• **TEXT SHOWN**:
--- BEGIN ---

Search code examples
rstringmedianstatistical-test

Replace strings of numbers separated by commas with the median in R


I need help with replacing or extracting string of numbers, separated by comma in each element of my df, and replacing it with the median. For example,

a <- c("3, 3, 5, 5", "7, 7, 5, 5", "3, 4, 4, 5", "5, 7")
b <- c("Karina", "Eva", "Jake", "Ana")
df <- data.frame(b,a)

Now i need to replace variable a with the median of those numbers contained in each elements so it looks like below:

        b    a
1 Karina     4
2 Eva        6
3 Jake       4
4 Ana        6

Little bit background. Each number is actually a length of a word that belongs to the corresponding name. I need to find median length for each name and figure out whether names that start with a vowel have longer median length or not. So for example, from the above i will conclude that names that start with vowel have shorted length. And to use a test to show that it is statistically significant. If someone can guide me in any way, i really appreciate it!


Solution

  • We can split the 'a' column with strsplit on , followed by zero or more spaces (\\s*), loop over the list, convert to numeric and get the median, assign it to same column

    df$a <- sapply(strsplit(df$a, ",\\s*"), function(x) median(as.numeric(x)))
    df$a
    #[1] 4 6 4 6
    

    Or using tidyverse, we can use separate_rows to split the 'a' column and expand the rows while converting the type', then do a group by median

    library(dplyr)
    library(tidyr)
    df %>% 
         separate_rows(a, convert = TRUE) %>%
         group_by(b) %>% 
         summarise(a = median(a))

--- END ---

• **ENTRIES SUPPLIED**:
--- BEGIN ---

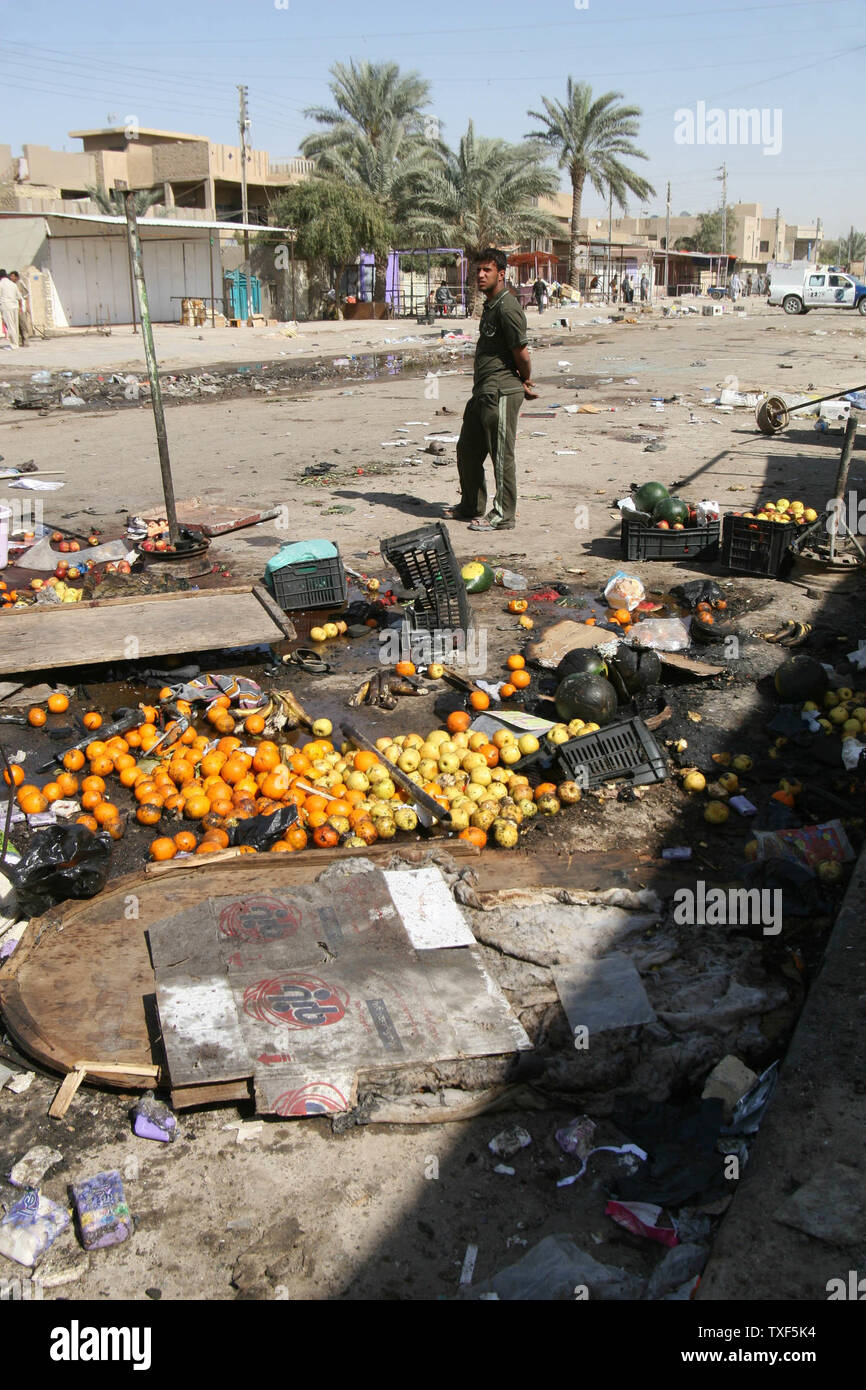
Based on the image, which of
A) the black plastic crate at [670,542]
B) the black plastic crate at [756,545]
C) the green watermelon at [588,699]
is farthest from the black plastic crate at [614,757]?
the black plastic crate at [670,542]

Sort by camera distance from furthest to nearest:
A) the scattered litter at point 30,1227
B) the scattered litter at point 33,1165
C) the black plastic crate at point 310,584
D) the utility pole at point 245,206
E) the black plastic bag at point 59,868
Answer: the utility pole at point 245,206
the black plastic crate at point 310,584
the black plastic bag at point 59,868
the scattered litter at point 33,1165
the scattered litter at point 30,1227

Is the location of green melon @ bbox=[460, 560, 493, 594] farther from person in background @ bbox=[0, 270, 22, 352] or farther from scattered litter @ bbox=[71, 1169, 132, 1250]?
person in background @ bbox=[0, 270, 22, 352]

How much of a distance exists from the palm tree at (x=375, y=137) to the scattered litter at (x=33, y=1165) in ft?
133

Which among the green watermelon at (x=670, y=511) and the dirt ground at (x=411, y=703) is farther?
the green watermelon at (x=670, y=511)

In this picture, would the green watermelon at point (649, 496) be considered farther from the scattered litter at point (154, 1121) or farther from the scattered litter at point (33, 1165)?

--- END ---

• **WHAT IS REQUIRED**:
Rewrite the part of the R thread that begins at the words "library(dplyr)" and stops after "summarise(a = median(a))", putting "summarize" wherever "summarise" appears. The rows are separate material, apart from the R thread.

• **RESPONSE**:
library(dplyr)
    library(tidyr)
    df %>% 
         separate_rows(a, convert = TRUE) %>%
         group_by(b) %>% 
         summarize(a = median(a))